The example below will always print an entire sampledata element, and we limit the search to only those with a bar subelement that matches the ‘Bar’ regular expression. I didn’t find a way to pick off just the bar element, so it seems you are always looking for a specific XML element and limiting the results based on matching the subelements.
$ xgrep -s 'sampledata:bar/Bar/' sample.xml <!-- Start of node set (Search: sampledata:bar/Bar/) --> <!-- Node 0 in node set --> <sampledata> <foo>Foo Text</foo> <bar name="barname">Bar text</bar> </sampledata> <!-- End of node set -->
As you can see from this example, xgrep is more about finding matching structure in an XML document. As such it doesn’t implement many of the normal grep command line options. There is also no support for file system recursion built into xgrep, so you have to combine with the find command as shown in the previous article if you want to dig around.
grep your network with ngrep
The ngrep project provides many of the features of grep but works directly on network traffic instead of files. Just running ngrep with the pattern you are after will sift through network packets until something matching is seen, and then you will get a message showing the network packet that matched and the hosts and ports that were communicating.
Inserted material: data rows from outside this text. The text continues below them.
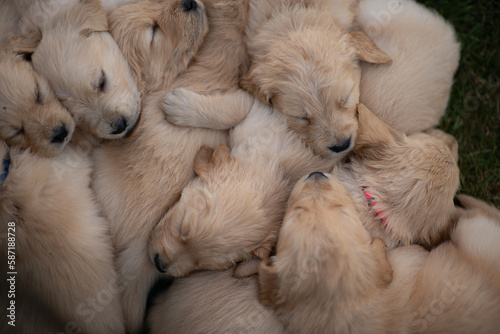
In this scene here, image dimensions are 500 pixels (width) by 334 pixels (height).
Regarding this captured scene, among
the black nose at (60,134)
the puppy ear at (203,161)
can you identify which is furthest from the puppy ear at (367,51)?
the black nose at (60,134)

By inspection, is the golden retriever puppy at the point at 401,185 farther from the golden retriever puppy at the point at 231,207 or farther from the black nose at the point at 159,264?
the black nose at the point at 159,264

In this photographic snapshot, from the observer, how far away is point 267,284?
2.74m

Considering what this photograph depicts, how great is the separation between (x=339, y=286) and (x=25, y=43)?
8.91 feet

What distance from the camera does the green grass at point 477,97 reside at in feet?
13.1

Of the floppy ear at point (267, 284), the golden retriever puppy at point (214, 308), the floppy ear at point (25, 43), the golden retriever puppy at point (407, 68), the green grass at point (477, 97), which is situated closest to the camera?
the floppy ear at point (267, 284)

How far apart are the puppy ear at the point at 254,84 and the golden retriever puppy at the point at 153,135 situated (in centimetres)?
18

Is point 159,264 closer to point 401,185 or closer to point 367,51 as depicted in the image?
point 401,185

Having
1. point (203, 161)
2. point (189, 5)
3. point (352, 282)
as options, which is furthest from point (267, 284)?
point (189, 5)

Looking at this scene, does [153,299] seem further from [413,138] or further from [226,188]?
[413,138]

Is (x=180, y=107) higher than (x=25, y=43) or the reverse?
the reverse

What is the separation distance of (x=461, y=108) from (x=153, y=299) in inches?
133

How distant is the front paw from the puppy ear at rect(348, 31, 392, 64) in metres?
1.29

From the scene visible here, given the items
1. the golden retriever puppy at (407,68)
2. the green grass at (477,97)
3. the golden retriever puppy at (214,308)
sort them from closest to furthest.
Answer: the golden retriever puppy at (214,308), the golden retriever puppy at (407,68), the green grass at (477,97)

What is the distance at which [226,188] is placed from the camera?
9.37 feet
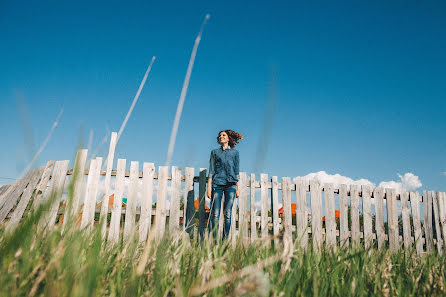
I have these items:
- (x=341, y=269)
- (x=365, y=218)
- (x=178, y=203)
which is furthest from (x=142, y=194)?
(x=365, y=218)

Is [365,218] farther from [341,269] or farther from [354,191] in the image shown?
[341,269]

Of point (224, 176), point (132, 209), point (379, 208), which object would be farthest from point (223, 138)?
point (132, 209)

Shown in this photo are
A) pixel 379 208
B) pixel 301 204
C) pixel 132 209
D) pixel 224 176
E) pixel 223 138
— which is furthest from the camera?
pixel 379 208

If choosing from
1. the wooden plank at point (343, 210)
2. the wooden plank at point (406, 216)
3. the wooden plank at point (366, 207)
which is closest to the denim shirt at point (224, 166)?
the wooden plank at point (343, 210)

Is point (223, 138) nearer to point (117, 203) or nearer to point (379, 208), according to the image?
point (117, 203)

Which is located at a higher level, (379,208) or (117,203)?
(379,208)

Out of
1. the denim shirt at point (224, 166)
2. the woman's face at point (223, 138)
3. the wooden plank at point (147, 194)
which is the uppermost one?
the woman's face at point (223, 138)

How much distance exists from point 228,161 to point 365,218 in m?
3.86

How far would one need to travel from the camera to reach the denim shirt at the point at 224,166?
498 cm

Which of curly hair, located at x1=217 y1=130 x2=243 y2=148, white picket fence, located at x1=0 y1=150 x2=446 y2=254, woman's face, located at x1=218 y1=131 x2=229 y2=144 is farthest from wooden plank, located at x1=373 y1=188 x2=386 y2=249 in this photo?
woman's face, located at x1=218 y1=131 x2=229 y2=144

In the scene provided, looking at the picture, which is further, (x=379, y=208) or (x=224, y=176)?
(x=379, y=208)

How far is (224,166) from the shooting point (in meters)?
5.03

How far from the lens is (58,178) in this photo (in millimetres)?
5543

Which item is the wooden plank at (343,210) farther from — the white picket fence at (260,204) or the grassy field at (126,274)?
the grassy field at (126,274)
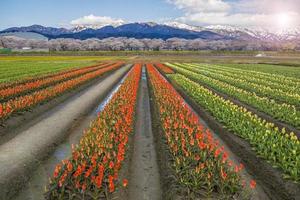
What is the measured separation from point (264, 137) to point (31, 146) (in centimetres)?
861

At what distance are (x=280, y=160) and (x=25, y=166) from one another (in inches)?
305

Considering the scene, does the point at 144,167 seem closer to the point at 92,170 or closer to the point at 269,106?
the point at 92,170

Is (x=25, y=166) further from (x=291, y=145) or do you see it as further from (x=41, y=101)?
(x=41, y=101)

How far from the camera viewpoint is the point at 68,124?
1581 centimetres

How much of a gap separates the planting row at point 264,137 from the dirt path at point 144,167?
3549mm

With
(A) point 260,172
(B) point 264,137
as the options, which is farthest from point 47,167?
(B) point 264,137

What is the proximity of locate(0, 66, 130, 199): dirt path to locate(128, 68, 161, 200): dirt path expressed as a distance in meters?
3.07

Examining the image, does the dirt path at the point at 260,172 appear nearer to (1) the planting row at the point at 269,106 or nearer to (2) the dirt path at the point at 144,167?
(2) the dirt path at the point at 144,167

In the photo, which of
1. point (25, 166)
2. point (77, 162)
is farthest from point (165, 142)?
point (25, 166)

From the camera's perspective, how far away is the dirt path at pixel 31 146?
9067 millimetres

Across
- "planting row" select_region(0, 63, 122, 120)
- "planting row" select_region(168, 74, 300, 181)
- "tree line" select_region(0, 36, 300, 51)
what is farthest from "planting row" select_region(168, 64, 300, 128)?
"tree line" select_region(0, 36, 300, 51)

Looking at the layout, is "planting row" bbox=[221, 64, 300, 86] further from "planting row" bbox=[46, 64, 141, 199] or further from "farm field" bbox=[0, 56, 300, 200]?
"planting row" bbox=[46, 64, 141, 199]

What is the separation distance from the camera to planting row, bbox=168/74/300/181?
936 centimetres

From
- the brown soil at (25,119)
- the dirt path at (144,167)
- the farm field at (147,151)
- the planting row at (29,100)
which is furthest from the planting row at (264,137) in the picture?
the planting row at (29,100)
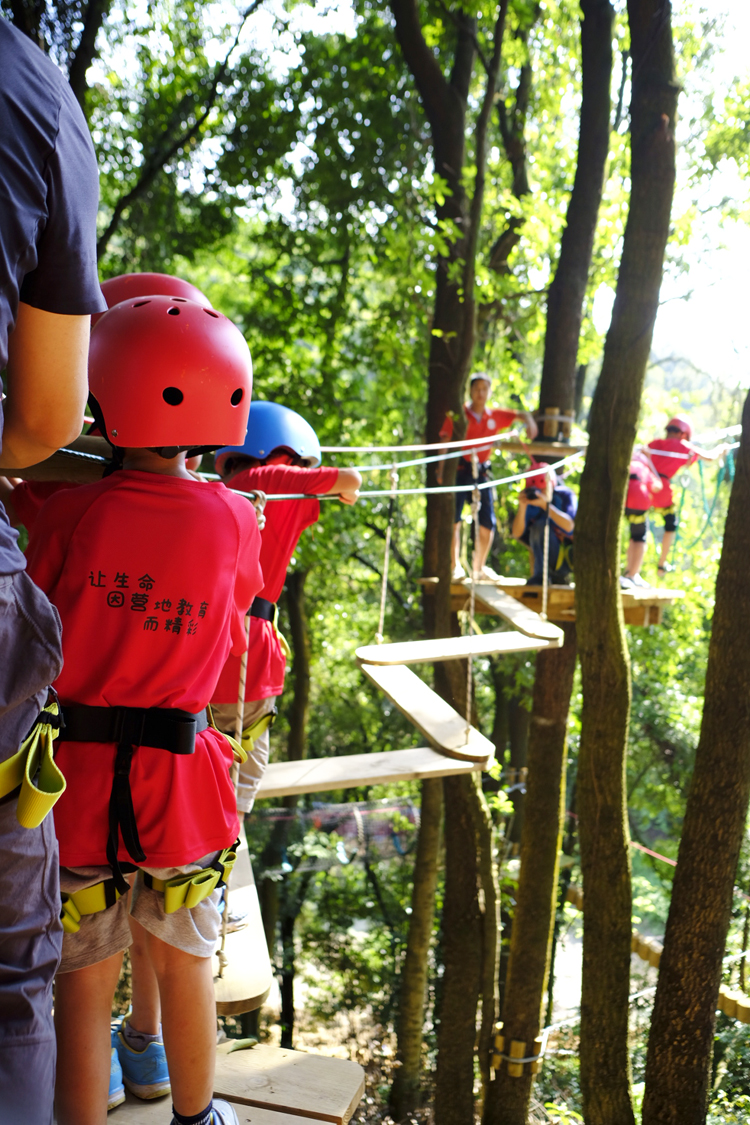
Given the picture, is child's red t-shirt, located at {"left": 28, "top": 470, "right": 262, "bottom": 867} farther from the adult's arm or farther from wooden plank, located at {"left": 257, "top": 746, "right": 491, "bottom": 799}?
wooden plank, located at {"left": 257, "top": 746, "right": 491, "bottom": 799}

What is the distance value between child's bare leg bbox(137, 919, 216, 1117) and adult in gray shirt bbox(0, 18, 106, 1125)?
0.73 metres

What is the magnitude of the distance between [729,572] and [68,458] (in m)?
3.14

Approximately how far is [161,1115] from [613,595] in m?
3.43

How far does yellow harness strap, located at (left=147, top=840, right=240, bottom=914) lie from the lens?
161cm

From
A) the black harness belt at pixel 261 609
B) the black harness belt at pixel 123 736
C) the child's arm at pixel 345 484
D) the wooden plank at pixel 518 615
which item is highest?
the child's arm at pixel 345 484

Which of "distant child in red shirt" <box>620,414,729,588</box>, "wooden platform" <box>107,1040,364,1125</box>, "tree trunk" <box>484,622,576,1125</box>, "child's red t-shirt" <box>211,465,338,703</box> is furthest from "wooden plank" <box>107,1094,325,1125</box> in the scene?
"distant child in red shirt" <box>620,414,729,588</box>

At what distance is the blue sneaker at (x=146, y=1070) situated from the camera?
1.92 m

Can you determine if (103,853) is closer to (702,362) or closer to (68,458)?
(68,458)

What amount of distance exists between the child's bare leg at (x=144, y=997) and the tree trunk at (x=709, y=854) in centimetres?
279

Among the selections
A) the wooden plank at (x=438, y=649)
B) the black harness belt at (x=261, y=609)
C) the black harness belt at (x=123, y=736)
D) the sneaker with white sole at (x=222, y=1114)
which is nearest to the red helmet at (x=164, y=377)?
the black harness belt at (x=123, y=736)

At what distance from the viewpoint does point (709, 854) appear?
3941 millimetres

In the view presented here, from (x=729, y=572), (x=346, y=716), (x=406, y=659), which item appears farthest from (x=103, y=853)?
(x=346, y=716)

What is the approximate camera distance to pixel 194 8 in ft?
29.7

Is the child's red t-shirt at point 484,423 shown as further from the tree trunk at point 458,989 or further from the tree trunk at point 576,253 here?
the tree trunk at point 458,989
Unless you have specially set up network permissions, you will likely have to run ngrep as the root user to get full access to raw network traffic.
# ngrep foobar interface: eth1 (192.168.10.0/255.255.255.0) filter: ((ip || ip6) || (vlan && (ip || ip6))) match: foobar ###########...###### T 192.168.10.2:738 -> 192.168.10.77:2049 [AP] .......2...........foobar.. ... ################################################################ 464 received, 0 dropped
Note that the pattern is an extended regular expression, not just a string. So you could find many types of foo using for example fooba[rz].
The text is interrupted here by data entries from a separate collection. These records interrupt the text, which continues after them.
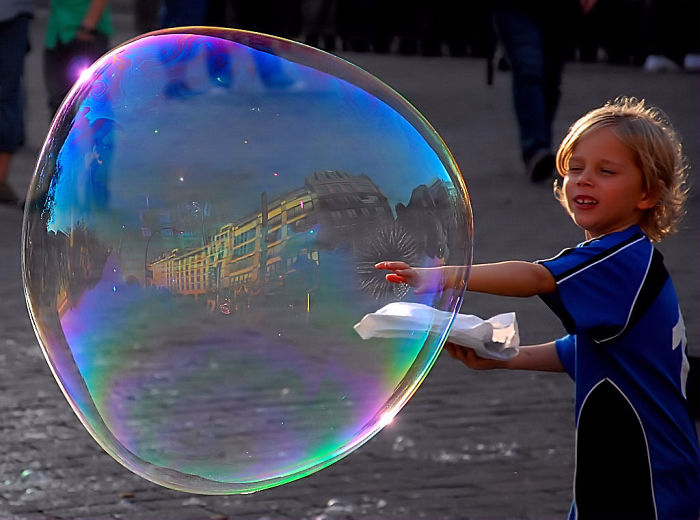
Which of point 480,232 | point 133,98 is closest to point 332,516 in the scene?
point 133,98

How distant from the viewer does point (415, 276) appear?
2.48 metres

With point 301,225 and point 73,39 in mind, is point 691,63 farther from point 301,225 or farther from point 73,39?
point 301,225

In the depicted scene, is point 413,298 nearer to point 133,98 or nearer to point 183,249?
point 183,249

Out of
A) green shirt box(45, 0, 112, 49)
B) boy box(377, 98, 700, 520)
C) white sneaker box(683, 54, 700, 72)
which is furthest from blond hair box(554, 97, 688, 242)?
white sneaker box(683, 54, 700, 72)

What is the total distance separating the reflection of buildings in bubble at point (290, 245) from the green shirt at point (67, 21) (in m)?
6.09

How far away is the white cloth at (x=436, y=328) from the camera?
103 inches

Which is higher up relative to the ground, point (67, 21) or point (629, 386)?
point (67, 21)

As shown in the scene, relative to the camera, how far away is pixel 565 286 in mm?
2518

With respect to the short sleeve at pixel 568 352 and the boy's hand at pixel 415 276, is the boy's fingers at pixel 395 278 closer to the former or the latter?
the boy's hand at pixel 415 276

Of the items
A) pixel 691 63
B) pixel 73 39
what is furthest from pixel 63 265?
pixel 691 63

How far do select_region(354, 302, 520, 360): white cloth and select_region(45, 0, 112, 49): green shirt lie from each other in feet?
20.0

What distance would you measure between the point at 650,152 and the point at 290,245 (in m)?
0.73

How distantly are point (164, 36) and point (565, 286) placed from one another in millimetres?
1023

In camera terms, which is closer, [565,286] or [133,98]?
[565,286]
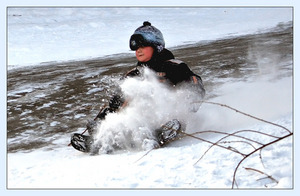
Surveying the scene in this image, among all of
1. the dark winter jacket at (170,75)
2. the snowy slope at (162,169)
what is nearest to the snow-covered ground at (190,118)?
the snowy slope at (162,169)

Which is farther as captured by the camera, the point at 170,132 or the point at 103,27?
the point at 103,27

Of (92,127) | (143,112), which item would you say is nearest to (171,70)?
(143,112)

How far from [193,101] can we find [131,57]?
1.93 feet

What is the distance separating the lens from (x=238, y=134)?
80.6 inches

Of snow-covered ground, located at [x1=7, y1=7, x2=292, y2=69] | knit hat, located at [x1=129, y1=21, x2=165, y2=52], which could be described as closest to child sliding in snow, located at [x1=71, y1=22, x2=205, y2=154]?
knit hat, located at [x1=129, y1=21, x2=165, y2=52]

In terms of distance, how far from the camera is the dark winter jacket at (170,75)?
230cm

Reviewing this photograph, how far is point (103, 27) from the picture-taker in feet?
8.75

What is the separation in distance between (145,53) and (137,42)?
0.27ft

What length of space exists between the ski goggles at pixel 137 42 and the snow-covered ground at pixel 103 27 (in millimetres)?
90

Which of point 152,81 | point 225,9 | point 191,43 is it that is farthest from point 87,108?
point 225,9

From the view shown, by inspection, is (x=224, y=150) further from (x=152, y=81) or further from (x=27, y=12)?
(x=27, y=12)

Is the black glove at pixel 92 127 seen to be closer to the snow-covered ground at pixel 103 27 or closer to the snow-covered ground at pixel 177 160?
the snow-covered ground at pixel 177 160

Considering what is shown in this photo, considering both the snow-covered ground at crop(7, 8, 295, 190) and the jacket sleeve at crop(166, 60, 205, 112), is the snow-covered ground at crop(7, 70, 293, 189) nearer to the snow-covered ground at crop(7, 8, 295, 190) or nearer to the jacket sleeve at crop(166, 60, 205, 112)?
the snow-covered ground at crop(7, 8, 295, 190)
Similar to regular grep, ngrep supports (-i) for case insensitive search, (-w) for whole word matching, (-v) to invert the result, only showing packets that do not match your pattern, and (-n) to match only a given number of packets before exiting.
The ngrep tool also supports options to timestamp the matching packets with -t to print a timestamp when a match occurs, or -T to show the time delta between matches. You can also shut down connections using the -K option to kill TCP connections that match your pattern. If you are looking at low-level packets you might like to use -x to dump the packet as hexadecimal.
A very handy use for ngrep is to ensure that the network communications that you think are secure really have any security to them at all. This can easily be the case with apps on a phone. If you start ngrep with a reasonably rare string like “mysecretsarehere” and then send that same string in the app, you shouldn’t see it being found by ngrep. Just because you can’t see it in ngrep doesn’t mean the app or communication is secure, but at least there is something being done by the app to try to protect your data that is sent over the Internet.
grep your mail
While the name might be a little misleading, mboxgrep can search mbox files and maildir folders. I found that I had to use the -m option to tell mboxgrep that I wanted to look inside a maildir folder instead of a mailbox. The following command will directly search for matching messages in a maildir folder.
$ cd ~/mail/.Software $ mboxgrep -m maildir "open source program delight" .
The mboxgrep tool has options to search only the header or body of emails, and you can choose between fcntl, flock, or no file locking during the search depending on your needs. mboxgrep can also recurse into your mail, handy if you have many subfolders you would like to search.
The grep tool has been a go-to tool for finding text files for decades. There are now a growing collection of grep-like tools that allow you to use the same syntax to find other matching things. Those things might be specific file formats — like XML and PDF — or you might consider searching network traffic for interesting events.